## Text
_ _ _ _ _ _ _

The Invisible Wounds of War: Traumatic Brain Injury Rehabilitation and Veterans
Check out this blog post that I wrote, which originally appeared on the Constant Therapy blog, BrainWire.
In today’s world of advanced technology and weaponry, many of our heroes in the armed forces return home in need of traumatic brain injury (TBI) rehabilitation. In this blog, we focus on defining what exactly traumatic brain injury (TBI) is, how it affects our veterans, and what types of treatment are available.
In recent years, an outcry has arisen for better care for our returning veterans who have been injured in wars overseas. Sometimes, the wounds our warriors have suffered are not easily evident. Armed forces returning with traumatic brain injuries, or TBI, may look, walk, and even act typically. The numbers of our brave men and women returning with TBI has risen in the past 10 years or so from approximately 10,000 in a year to 30,000 in a year (check out the Department of Defense’s Web site). Whether this rise is due to increases in incidence or increases in identification, TBI can be extremely debilitating and demands our attention as a society.
What is traumatic brain injury (TBI)?
Traumatic Brain Injury can occur after any significant, physical damage to the head. This can come in the form of:
an explosion;
objects being knocked into the head;
the impact of slamming a head into an object;
acceleration and deceleration (back and forth movement) – you might see this in whiplash – when this occurs, the brain actually slams into the skull and continues slam back and forth until the acceleration ceases;
or a foreign body penetrating the brain.
The common defining symptoms identifying TBI include:
Lost or decreased level of consciousness
Loss of memory for events immediately before or after the injury
Altered mental state at the time of injury (such as being confused, dazed, disoriented, etc.)
Neurological deficits (such as weakness, loss of balance, sensory loss, loss of movement in limbs, difficulty thinking of works, etc.)
Intracranial lesion (a lesion within the brain)
TBI is often called “invisible”, because there are often no visible physical symptoms associated
Yet language and cognitive effects of TBI can be intense. Long-lasting symptoms of TBI include physical, cognitive, and behavioral/emotional symptoms. The American Speech Language and Hearing Association summarizes them to include:
Physical: headache, nausea, vomiting, dizziness, blurred vision, sleep disturbance, weakness, paresis/plegia, sensory loss, spasticity, aphasia, dysphagia, dysarthria, apraxia, balance disorders, disorders of coordination, or seizure disorder.

_ _ _ _ _ _ _

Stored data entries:
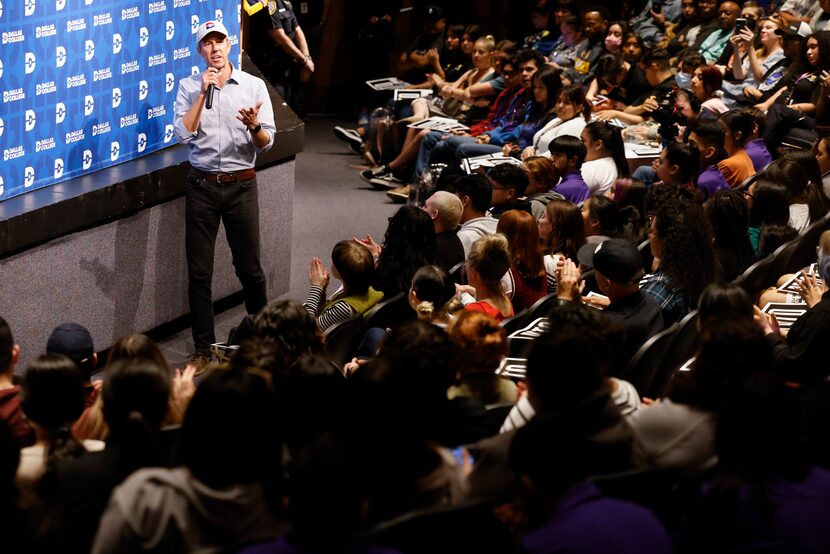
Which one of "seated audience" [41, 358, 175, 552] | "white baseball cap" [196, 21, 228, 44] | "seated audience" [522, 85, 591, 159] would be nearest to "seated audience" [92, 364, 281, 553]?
"seated audience" [41, 358, 175, 552]

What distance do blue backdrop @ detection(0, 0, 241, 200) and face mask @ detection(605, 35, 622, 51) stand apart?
3987 mm

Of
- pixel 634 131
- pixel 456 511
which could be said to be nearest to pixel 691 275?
pixel 456 511

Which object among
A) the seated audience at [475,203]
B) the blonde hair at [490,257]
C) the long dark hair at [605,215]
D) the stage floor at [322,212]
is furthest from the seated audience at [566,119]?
the blonde hair at [490,257]

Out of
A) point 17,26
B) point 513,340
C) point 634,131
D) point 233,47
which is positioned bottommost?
point 634,131

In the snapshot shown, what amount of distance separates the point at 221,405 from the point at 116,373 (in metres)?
0.48

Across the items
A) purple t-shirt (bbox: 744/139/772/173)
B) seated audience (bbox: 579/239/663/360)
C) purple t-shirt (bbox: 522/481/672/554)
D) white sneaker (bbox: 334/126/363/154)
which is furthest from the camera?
white sneaker (bbox: 334/126/363/154)

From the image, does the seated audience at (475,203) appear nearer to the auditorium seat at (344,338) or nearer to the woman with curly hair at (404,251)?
the woman with curly hair at (404,251)

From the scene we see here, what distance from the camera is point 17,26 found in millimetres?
4098

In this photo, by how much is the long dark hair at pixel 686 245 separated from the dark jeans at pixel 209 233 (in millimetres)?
1867

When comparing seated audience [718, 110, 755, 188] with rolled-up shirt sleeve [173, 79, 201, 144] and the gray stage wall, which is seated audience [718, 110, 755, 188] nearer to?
the gray stage wall

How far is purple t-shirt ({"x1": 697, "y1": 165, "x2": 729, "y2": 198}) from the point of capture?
5391mm

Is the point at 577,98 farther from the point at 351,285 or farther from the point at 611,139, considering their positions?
the point at 351,285

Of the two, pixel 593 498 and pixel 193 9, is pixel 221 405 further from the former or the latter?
pixel 193 9

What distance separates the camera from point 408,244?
428 cm
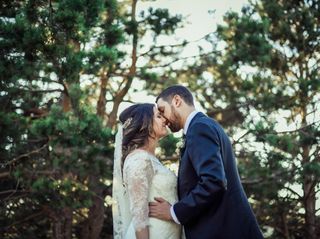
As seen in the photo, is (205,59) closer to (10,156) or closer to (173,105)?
(10,156)

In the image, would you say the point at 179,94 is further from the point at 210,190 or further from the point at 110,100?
the point at 110,100

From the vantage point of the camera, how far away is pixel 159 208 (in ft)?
9.73

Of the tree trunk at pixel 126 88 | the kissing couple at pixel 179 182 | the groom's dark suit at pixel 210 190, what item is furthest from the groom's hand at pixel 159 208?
the tree trunk at pixel 126 88

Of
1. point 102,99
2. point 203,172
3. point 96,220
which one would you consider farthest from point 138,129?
point 102,99

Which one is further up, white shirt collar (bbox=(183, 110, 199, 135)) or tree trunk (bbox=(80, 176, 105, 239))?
tree trunk (bbox=(80, 176, 105, 239))

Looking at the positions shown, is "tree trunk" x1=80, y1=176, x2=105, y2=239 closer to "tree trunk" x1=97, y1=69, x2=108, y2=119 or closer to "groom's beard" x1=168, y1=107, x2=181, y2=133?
"tree trunk" x1=97, y1=69, x2=108, y2=119

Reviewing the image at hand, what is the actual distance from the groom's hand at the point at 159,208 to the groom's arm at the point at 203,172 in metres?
0.25

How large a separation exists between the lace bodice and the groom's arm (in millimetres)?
297

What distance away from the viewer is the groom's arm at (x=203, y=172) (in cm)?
250

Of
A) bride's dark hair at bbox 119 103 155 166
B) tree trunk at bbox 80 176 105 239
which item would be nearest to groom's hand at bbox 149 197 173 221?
bride's dark hair at bbox 119 103 155 166

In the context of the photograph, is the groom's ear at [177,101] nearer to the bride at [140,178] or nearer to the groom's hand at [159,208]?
the bride at [140,178]

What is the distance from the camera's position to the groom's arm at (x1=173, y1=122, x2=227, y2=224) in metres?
2.50

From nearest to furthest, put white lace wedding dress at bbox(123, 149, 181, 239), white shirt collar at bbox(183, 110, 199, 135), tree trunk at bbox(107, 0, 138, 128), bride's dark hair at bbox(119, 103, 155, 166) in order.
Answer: white shirt collar at bbox(183, 110, 199, 135), white lace wedding dress at bbox(123, 149, 181, 239), bride's dark hair at bbox(119, 103, 155, 166), tree trunk at bbox(107, 0, 138, 128)

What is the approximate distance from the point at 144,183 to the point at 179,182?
24cm
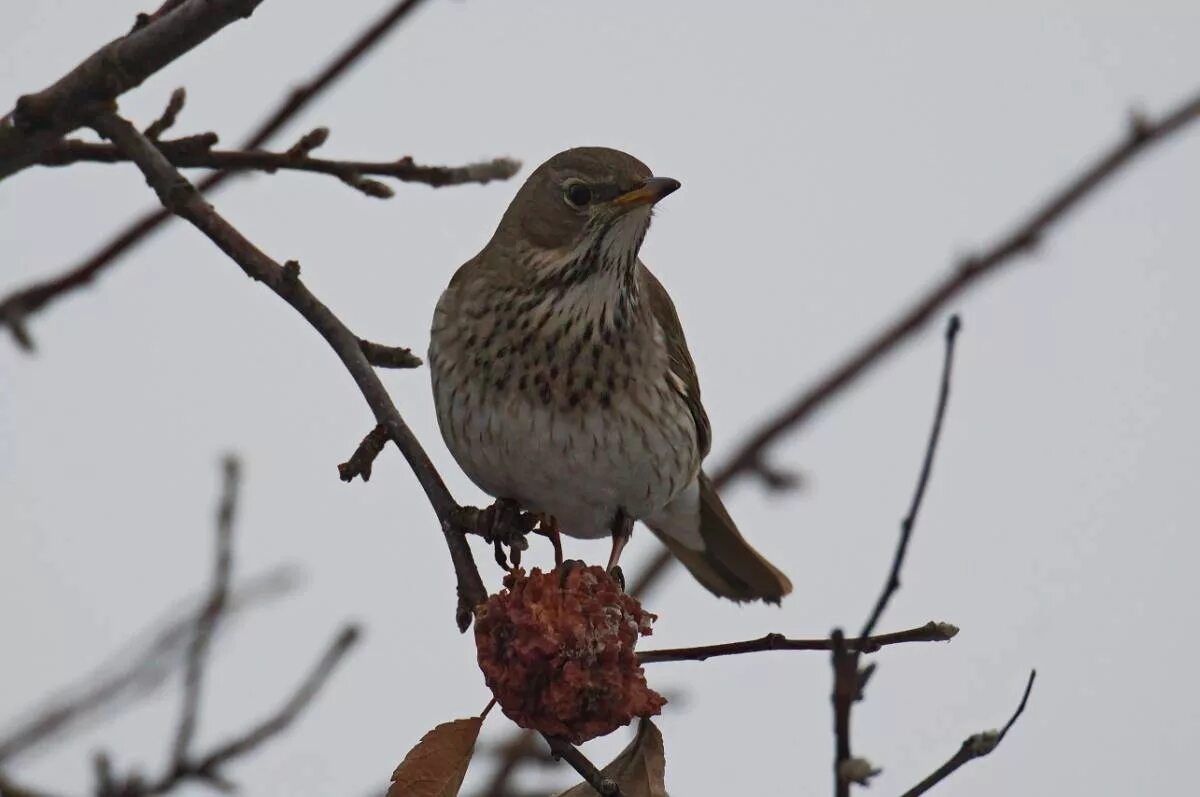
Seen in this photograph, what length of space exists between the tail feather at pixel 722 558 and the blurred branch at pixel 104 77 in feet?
12.0

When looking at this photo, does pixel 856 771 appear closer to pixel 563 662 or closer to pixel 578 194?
pixel 563 662

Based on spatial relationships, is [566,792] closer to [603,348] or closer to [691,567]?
[603,348]

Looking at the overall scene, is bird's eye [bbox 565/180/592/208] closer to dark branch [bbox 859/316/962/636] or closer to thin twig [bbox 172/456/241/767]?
thin twig [bbox 172/456/241/767]

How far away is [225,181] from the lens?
473cm

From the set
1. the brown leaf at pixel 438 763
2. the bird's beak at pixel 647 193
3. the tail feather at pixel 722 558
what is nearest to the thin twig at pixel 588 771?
the brown leaf at pixel 438 763

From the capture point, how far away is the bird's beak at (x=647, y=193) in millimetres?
5344

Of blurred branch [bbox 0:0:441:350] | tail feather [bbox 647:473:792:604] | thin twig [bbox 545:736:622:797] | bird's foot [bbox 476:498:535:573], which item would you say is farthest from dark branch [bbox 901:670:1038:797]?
tail feather [bbox 647:473:792:604]

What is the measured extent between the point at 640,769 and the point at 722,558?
3.64 metres

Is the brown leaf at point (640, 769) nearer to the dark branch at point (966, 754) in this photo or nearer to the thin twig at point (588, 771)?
the thin twig at point (588, 771)

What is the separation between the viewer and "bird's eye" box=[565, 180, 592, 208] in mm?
5688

_ _ _ _ _ _ _

## Work task 1
In the text on traumatic brain injury in veterans, which organization is cited for its summary of the long-lasting symptoms of TBI?
## Work task 2
Write the next part of the text on traumatic brain injury in veterans, picking up after its final sentence.

## Answer 1
The American Speech Language and Hearing Association.

## Answer 2
Cognitive: problems with attention, concentration, memory, speed of processing, new learning, planning, reasoning, judgment, executive control, self-awareness, language, or abstract thinking.
Behavioral/emotional: depression, anxiety, agitation, irritability, impulsivity, or aggression.
Traumatic brain injury and the armed forces
TBI is especially difficult to diagnose in our armed forces, as it is often accompanied and complicated by PTSD (post-traumatic stress disorder) and depression, making it difficult to tease apart which symptoms are secondary to TBI and which are secondary to PTSD. Additionally, the symptoms for these three disorders often overlap. In fact, a study in the New England Journal of Medicine, Dr. Hoge and colleagues surveyed 2525 US Army infantry soldiers returning from Iraq. They found that mild TBI in soldiers returning was strongly associated with PTSD and physical health problems for 3 to 4 months after returning home. The group also found that PTSD and depression play a key role in the association between mild TBI and physical health problems.
Brain injury rehabilitation can help
What can we do? We owe our armed forces the best of care and support, especially when they return home as wounded warriors. Speech-Language Pathologists, and apps like Constant Therapy, can assist in improvement of cognitive and language skills affected by TBI. Clinicians and tools like our app can help with reading comprehension, attention, symbol matching, aphasia, memory, executive control, language comprehension, and expressive language.
TBI is not only an affliction of our armed forces – it impacts people here in the United States each and every day as well.